[Bug] Cannot use PyIceberg with multiple FS #1041

kevinjqliu · 2024-08-11T17:33:10Z

Apache Iceberg version

main (development)

Please describe the bug 🐞

PyIceberg assumes the same FS implementation is used for reading both metadata and data.
However, I want to use a catalog with local FS as the warehouse while referencing S3 files as data.

See this example Jupyter notebook to reproduce

Problem

The fs implementation is determined by metadata location, which is then passed down to the function which reads the data file.

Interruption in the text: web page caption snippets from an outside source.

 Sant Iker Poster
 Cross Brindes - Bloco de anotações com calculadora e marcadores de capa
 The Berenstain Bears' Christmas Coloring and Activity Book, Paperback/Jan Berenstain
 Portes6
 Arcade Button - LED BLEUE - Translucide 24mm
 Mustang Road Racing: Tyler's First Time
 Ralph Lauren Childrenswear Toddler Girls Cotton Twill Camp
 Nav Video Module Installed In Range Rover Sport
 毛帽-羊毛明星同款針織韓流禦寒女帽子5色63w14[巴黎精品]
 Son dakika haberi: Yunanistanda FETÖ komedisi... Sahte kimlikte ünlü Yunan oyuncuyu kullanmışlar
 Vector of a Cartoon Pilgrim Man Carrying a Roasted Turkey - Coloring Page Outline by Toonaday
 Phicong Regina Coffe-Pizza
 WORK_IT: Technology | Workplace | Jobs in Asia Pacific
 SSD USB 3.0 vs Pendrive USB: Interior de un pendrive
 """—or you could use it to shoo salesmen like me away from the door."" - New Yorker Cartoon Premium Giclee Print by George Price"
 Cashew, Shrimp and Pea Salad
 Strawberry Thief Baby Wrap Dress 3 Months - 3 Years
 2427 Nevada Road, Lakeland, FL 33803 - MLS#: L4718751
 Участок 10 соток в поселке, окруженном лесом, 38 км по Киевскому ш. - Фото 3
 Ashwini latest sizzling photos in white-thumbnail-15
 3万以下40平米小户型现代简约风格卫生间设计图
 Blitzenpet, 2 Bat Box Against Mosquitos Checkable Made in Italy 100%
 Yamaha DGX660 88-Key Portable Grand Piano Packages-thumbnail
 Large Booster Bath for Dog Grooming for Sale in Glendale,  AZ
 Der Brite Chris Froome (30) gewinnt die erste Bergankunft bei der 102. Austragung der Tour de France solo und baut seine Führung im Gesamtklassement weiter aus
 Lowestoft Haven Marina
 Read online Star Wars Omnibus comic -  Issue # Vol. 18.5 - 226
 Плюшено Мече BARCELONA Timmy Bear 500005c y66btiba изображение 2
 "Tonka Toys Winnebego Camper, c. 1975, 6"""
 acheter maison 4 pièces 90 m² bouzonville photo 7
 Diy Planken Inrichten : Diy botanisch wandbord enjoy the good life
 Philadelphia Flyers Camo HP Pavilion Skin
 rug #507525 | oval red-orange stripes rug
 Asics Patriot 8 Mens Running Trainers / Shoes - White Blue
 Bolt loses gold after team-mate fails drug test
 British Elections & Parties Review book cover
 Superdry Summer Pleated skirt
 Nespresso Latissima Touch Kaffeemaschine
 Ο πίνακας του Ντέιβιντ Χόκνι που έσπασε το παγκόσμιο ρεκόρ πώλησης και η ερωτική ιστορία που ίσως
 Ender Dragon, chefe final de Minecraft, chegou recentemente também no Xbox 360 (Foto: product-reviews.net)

iceberg-python/pyiceberg/io/pyarrow.py

Lines 1428 to 1430 in d8b5c17

    
           scheme, netloc, _ = PyArrowFileIO.parse_location(table_metadata.location) 
        
           if isinstance(io, PyArrowFileIO): 
        
               fs = io.fs_by_scheme(scheme, netloc)

Possible solution

Determine fs implementation based on the file path of the current file

The text was updated successfully, but these errors were encountered:

Fokko · 2024-08-20T08:14:49Z

This is a good point, I've heard that folks store their metadata on HDFS, and the data itself on S3.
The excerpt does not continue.